Ada le enseñó el lugar donde se guardaba la hamaca (es decir, las hamacas, pues había un buen surtido, un saco de lona lleno de redes flexibles pero fuertes): estaba en el rincón del cuarto de herramientas del sótano, detrás de las lilas, y la llave se escondía en ese agujero, que el año pasado quedó obstruido por el nido de un pájaro... no importa cuál fuera su nombre. Una saeta de luz solar hacía más verde el verde de una caja alargada en la que se guardaba un juego de croquet; pero las pelotas se habían perdido colina abajo, con la complicidad de unos niños insoportables, los pequeños Erminin, que eran de la edad de Van, y que ahora, al crecer, se habían hecho más simpáticos y más tranquilos.
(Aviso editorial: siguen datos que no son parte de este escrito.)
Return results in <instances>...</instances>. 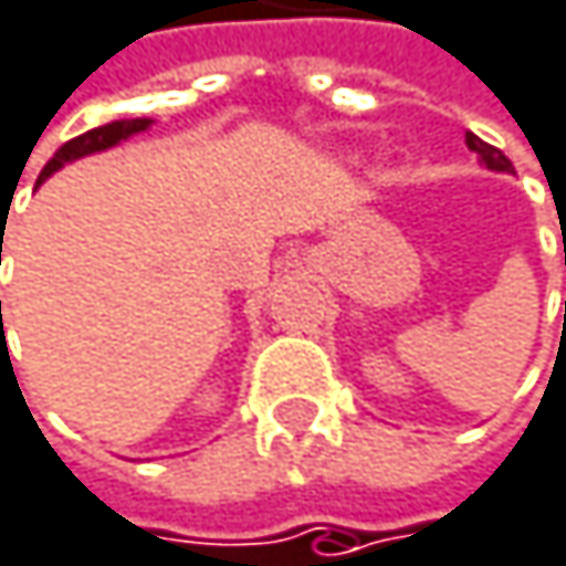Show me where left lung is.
<instances>
[{"label":"left lung","mask_w":566,"mask_h":566,"mask_svg":"<svg viewBox=\"0 0 566 566\" xmlns=\"http://www.w3.org/2000/svg\"><path fill=\"white\" fill-rule=\"evenodd\" d=\"M467 149L470 153H476V159L486 166V169H493V172H514V166H511V159L501 153V149H493L490 143H483L480 136H473V133H467ZM566 256V250H564Z\"/></svg>","instance_id":"obj_1"}]
</instances>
—Como todos lo somos a esta edad —dijo Van, y se detuvo para recoger una peina de carey, como las que suelen usar las chicas para recogerse el cabello sobre la nuca; él había visto una exactamente igual muy recientemente, pero ¿cuándo?, ¿en qué cabellera?
—En una de las doncellas —dijo Ada—. Y también debe ser de ella esta novelucha zarrapastrosa, Les amours du Docteur Mertvago, una historia mística contada por un obispo.
—Jugar contigo al croquet —dijo Van —sería un poco como servirse de flamencos y erizos.
—Nuestras lecturas no coinciden —replicó Ada—. Ese Palace in Wonderlandes la clase de libro que todo el mundo me ha profetizado muchas veces que me encantaría, y eso ha desarrollado en mí un prejuicio insuperable en contra. ¿Has leído ya alguna de las historias de la Larivière? Bueno, ya las leerás. Ella cree que, en alguna forma de existencia anterior, más o menos hindú, ha sido una persona muy frecuentadora de los bulevares de París... y escribe de acuerdo con esa creencia. Desde aquí, dando algunas vueltas y revueltas, podríamos pasar al gran vestíbulo por un pasadizo secreto, pero creo que se supone que hemos de ir a ver la encina grande, que, en realidad, es un olmo.